Location
- 60-02 Maspeth Avenue Maspeth, New York 11378 United States 40°43′22″N 73°54′21″W﻿ / ﻿40.7229°N 73.9059°W

Information
- Former name: Martin Luther High School
- Type: Private middle and high school
- Religious affiliation: Lutheranism
- Denomination: Lutheran Church–Missouri Synod
- Established: 1960; 66 years ago
- Executive Director: James Regan
- Principal: Donna Younghese
- Faculty: 28 (2021)
- Years offered: 6–12
- Gender: Co-educational
- Enrollment: 193 (2021)
- Colors: Red and white
- Mascot: Black Cougar
- Newspaper: The Cougar Chronicle
- Yearbook: Invictus
- Tuition: $9,635 HS / $5,435 MS (2021)
- Website: www.martinluthernyc.org

= Martin Luther School =

Martin Luther School is a co-educational private Lutheran middle and high school in the Maspeth neighborhood of the borough of Queens, New York City, in the State of New York, United States.

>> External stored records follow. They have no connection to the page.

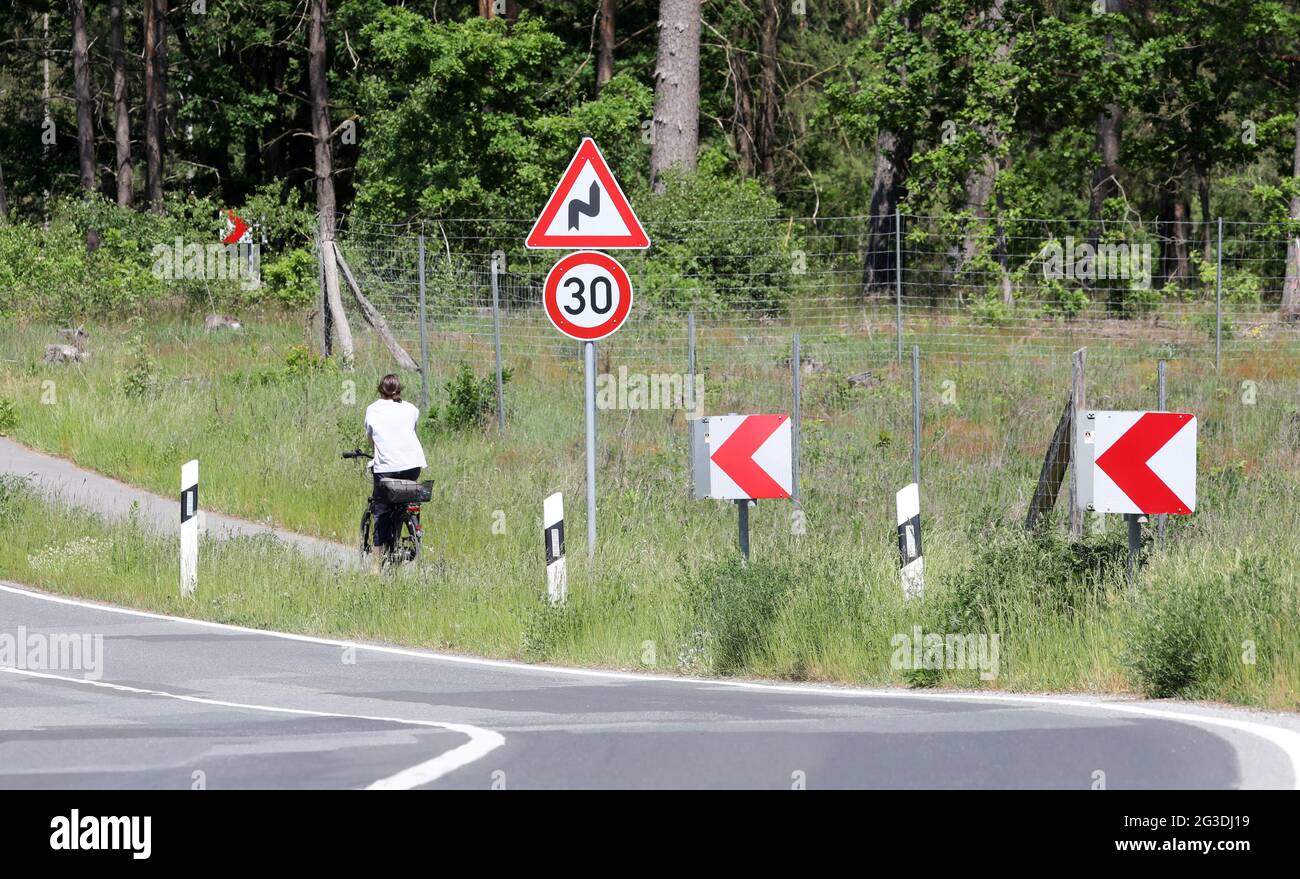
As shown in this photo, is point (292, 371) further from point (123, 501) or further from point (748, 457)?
point (748, 457)

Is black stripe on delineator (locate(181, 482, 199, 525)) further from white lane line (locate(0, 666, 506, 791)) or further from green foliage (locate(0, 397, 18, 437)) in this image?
green foliage (locate(0, 397, 18, 437))

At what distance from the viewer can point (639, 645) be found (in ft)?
34.7

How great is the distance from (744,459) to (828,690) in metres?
2.19

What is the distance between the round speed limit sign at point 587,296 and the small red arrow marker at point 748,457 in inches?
54.0

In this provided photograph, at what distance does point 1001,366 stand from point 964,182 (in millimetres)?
7979

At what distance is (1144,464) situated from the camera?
385 inches

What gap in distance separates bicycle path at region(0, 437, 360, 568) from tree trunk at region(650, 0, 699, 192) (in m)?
14.0

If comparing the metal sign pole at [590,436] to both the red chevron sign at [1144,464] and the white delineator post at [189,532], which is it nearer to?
the white delineator post at [189,532]

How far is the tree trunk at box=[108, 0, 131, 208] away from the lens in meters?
48.3

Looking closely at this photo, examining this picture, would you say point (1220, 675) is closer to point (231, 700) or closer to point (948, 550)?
point (948, 550)

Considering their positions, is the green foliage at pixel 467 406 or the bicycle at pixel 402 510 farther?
the green foliage at pixel 467 406

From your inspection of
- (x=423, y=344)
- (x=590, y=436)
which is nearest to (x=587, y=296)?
(x=590, y=436)

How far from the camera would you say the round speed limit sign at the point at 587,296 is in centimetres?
1183

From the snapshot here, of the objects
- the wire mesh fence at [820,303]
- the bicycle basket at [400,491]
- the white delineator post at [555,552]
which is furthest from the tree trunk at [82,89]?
the white delineator post at [555,552]
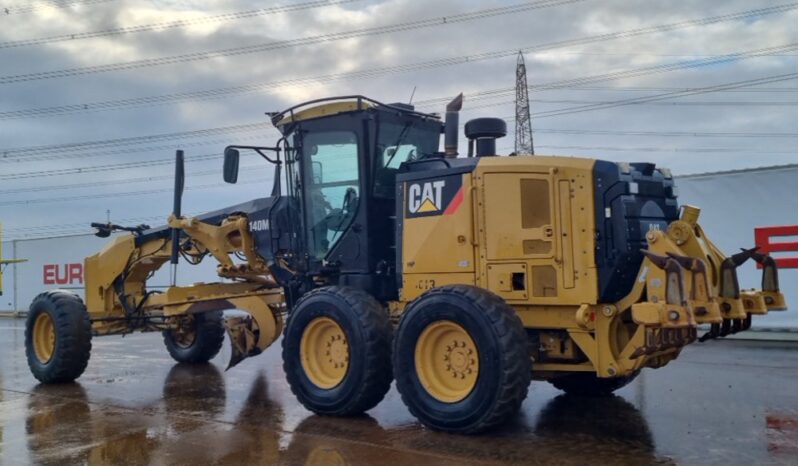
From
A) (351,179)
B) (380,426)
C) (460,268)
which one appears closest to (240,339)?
(351,179)

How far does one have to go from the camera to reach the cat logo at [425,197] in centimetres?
748

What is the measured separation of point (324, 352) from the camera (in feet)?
25.9

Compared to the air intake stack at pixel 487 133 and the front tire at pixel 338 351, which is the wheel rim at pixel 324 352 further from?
the air intake stack at pixel 487 133

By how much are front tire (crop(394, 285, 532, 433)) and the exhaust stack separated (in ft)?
6.79

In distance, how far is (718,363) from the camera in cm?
1116

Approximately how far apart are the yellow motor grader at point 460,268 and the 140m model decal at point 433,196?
17 mm

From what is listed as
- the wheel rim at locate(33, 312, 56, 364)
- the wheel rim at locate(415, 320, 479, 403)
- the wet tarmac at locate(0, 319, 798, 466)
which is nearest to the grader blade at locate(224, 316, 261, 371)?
the wet tarmac at locate(0, 319, 798, 466)

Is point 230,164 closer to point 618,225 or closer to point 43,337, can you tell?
point 43,337

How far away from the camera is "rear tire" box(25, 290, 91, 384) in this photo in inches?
398

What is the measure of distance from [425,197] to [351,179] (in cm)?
118

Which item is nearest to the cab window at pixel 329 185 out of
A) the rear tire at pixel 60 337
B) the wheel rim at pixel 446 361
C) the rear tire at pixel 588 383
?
the wheel rim at pixel 446 361

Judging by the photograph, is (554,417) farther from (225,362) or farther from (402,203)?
(225,362)

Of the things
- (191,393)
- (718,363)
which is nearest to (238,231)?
(191,393)

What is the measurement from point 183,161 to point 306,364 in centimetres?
352
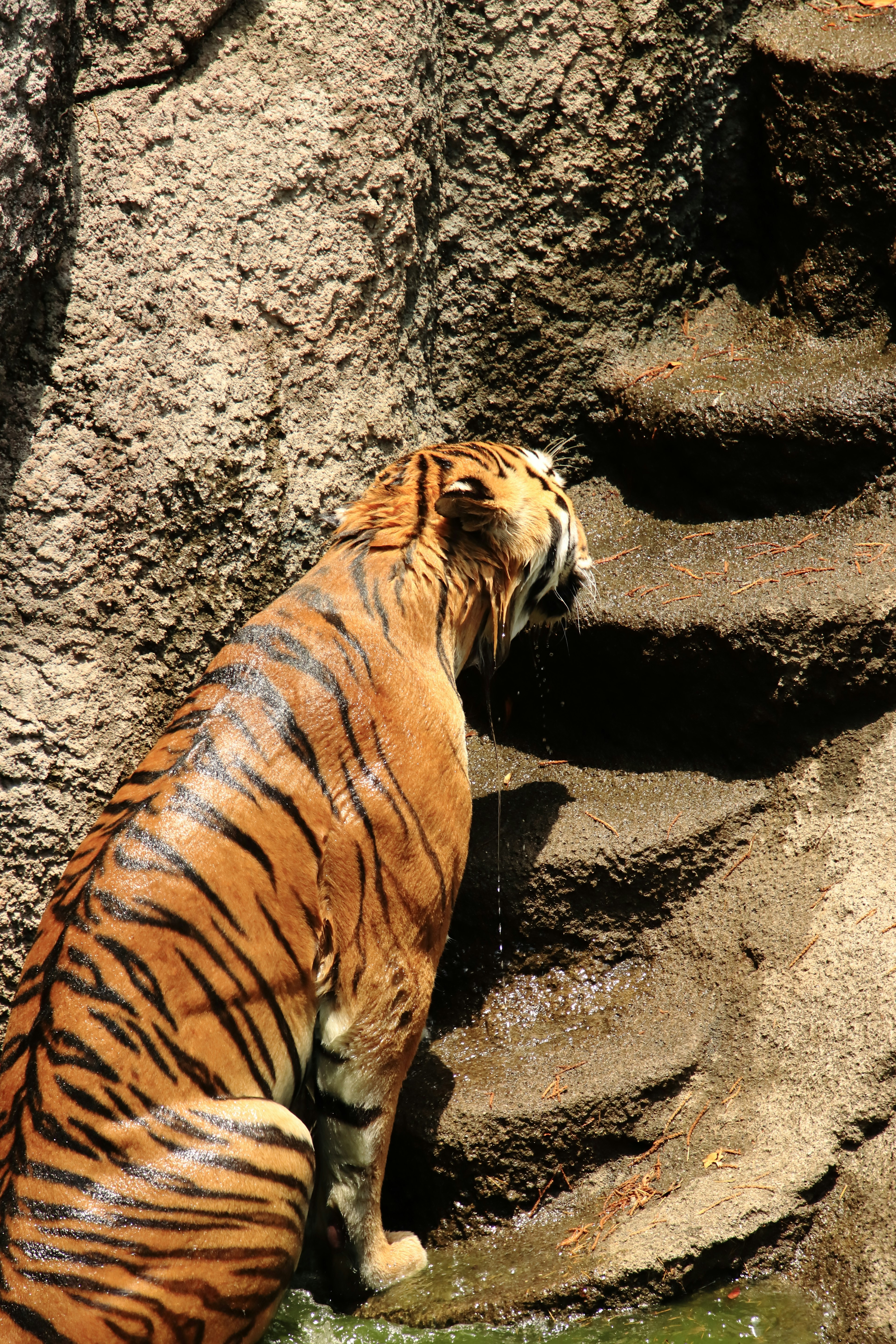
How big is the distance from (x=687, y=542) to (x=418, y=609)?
163cm

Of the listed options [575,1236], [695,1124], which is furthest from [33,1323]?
[695,1124]

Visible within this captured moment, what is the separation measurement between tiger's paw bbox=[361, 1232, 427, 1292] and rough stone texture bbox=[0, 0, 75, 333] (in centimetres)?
281

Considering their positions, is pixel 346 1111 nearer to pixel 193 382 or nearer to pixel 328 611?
pixel 328 611

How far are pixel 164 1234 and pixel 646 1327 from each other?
1.36 metres

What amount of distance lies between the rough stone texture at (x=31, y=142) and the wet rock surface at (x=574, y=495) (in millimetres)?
15

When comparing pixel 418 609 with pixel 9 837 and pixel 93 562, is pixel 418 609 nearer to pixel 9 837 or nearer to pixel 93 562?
pixel 93 562

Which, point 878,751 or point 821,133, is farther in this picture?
point 821,133

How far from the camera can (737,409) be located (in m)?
4.39

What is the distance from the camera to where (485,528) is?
3.44 meters

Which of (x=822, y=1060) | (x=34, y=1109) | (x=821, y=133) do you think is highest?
(x=821, y=133)

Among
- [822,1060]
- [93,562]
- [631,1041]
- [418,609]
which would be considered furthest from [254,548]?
[822,1060]

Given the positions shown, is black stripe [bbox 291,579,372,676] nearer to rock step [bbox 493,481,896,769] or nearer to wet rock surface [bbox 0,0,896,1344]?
wet rock surface [bbox 0,0,896,1344]

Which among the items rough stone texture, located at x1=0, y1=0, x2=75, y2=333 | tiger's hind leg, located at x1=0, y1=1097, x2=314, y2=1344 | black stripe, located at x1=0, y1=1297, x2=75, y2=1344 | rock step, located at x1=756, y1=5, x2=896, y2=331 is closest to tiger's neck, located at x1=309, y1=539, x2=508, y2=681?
rough stone texture, located at x1=0, y1=0, x2=75, y2=333

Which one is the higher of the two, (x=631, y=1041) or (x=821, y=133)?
(x=821, y=133)
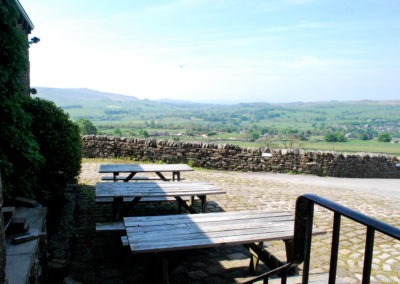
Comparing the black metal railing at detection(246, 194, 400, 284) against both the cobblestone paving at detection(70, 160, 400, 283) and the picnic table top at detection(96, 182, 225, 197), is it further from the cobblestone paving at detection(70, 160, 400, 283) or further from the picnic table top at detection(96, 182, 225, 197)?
the picnic table top at detection(96, 182, 225, 197)

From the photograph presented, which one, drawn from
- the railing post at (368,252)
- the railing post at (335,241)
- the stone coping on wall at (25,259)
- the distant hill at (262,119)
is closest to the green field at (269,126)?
Answer: the distant hill at (262,119)

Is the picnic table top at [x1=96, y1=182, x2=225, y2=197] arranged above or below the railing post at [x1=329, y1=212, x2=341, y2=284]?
below

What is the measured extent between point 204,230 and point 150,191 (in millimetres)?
1860

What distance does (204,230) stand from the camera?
342 centimetres

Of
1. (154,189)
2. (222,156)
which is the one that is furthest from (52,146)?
(222,156)

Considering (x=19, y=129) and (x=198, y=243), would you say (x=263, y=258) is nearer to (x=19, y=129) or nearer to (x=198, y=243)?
(x=198, y=243)

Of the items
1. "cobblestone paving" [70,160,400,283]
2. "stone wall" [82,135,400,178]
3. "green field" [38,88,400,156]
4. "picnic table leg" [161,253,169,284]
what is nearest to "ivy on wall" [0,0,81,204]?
"cobblestone paving" [70,160,400,283]

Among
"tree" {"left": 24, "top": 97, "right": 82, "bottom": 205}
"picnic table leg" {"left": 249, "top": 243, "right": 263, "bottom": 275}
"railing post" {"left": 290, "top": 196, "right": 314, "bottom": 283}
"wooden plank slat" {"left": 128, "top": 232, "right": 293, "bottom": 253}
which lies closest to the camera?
"railing post" {"left": 290, "top": 196, "right": 314, "bottom": 283}

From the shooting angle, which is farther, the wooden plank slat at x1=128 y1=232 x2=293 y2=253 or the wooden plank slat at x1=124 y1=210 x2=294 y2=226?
the wooden plank slat at x1=124 y1=210 x2=294 y2=226

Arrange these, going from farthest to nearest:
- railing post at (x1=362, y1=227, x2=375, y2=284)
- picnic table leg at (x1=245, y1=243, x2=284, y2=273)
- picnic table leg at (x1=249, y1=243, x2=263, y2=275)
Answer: picnic table leg at (x1=249, y1=243, x2=263, y2=275) < picnic table leg at (x1=245, y1=243, x2=284, y2=273) < railing post at (x1=362, y1=227, x2=375, y2=284)

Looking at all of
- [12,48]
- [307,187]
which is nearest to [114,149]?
[307,187]

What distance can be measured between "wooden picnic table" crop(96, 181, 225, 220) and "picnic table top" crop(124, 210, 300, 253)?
1174mm

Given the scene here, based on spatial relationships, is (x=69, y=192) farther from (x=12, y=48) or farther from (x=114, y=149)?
(x=114, y=149)

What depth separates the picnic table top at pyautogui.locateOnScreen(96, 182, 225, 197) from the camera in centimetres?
487
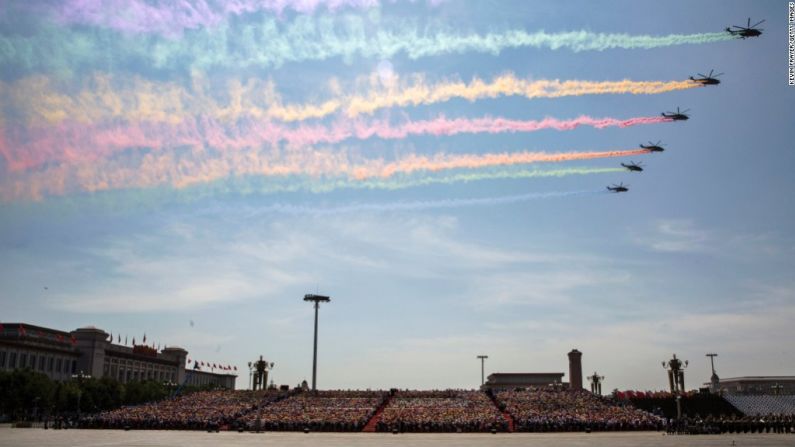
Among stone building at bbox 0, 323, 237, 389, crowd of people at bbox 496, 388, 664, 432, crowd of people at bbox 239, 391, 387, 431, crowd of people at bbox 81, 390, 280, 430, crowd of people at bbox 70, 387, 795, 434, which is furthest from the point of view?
stone building at bbox 0, 323, 237, 389

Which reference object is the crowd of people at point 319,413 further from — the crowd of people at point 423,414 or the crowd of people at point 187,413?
the crowd of people at point 187,413

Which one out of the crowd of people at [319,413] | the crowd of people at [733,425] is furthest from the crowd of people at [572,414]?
the crowd of people at [319,413]

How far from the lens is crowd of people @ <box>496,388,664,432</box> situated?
67625 millimetres

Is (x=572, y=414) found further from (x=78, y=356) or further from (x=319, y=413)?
(x=78, y=356)

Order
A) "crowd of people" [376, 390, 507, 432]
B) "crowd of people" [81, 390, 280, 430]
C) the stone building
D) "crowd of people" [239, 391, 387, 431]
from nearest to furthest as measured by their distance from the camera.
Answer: "crowd of people" [376, 390, 507, 432]
"crowd of people" [239, 391, 387, 431]
"crowd of people" [81, 390, 280, 430]
the stone building

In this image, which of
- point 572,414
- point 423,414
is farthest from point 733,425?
point 423,414

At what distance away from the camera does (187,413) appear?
245 ft

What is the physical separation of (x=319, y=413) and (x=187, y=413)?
Answer: 46.8ft

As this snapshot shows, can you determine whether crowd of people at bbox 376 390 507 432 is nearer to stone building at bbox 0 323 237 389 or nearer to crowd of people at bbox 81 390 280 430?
crowd of people at bbox 81 390 280 430

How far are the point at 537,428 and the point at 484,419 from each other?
16.6 feet

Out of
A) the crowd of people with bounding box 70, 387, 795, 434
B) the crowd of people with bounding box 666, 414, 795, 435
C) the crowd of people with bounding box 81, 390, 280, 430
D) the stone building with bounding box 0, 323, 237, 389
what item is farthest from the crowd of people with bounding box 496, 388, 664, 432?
the stone building with bounding box 0, 323, 237, 389

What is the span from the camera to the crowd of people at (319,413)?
2694 inches

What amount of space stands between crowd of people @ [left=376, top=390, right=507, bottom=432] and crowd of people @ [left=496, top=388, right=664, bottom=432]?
2434 millimetres

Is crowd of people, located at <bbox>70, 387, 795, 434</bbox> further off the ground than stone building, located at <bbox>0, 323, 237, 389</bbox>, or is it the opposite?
stone building, located at <bbox>0, 323, 237, 389</bbox>
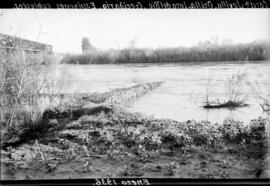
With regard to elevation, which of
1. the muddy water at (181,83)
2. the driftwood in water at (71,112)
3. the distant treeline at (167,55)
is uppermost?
the distant treeline at (167,55)

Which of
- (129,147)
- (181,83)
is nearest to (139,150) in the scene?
(129,147)

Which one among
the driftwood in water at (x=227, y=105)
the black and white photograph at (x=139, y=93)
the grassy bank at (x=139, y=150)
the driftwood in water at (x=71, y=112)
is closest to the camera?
the grassy bank at (x=139, y=150)

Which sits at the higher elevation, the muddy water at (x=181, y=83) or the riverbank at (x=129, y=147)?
the muddy water at (x=181, y=83)

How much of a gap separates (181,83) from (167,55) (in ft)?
2.04

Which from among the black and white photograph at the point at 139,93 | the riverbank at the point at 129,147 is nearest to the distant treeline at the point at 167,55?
the black and white photograph at the point at 139,93

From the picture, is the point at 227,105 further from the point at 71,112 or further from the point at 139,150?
the point at 71,112

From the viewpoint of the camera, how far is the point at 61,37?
5172 mm

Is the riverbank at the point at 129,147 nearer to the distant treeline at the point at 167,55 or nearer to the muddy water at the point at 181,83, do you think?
the muddy water at the point at 181,83

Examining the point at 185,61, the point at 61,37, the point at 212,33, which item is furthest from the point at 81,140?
the point at 212,33

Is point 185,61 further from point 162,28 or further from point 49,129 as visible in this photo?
point 49,129

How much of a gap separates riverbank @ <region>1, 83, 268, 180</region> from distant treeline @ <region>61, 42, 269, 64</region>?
0.59 meters

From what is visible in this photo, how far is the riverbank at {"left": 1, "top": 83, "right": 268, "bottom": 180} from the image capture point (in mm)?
4543

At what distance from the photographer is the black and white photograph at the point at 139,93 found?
4.68 m

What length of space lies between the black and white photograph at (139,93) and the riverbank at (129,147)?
2 cm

Founded in 1960 as Martin Luther High School, the name of the school was changed to Martin Luther School in 2012 when a middle school was added.

==Students==
Martin Luther School serves students from Queens and Brooklyn from a variety of ethnic, religious, and academic backgrounds.

==Academics==
Students are required to take classes in business, English, history, fine arts, foreign languages, mathematics, physical education, science, and theology. Martin Luther also offers Advanced Placement courses.

Martin Luther School is accredited by the Middle States Association Commissions on Elementary and Secondary Schools.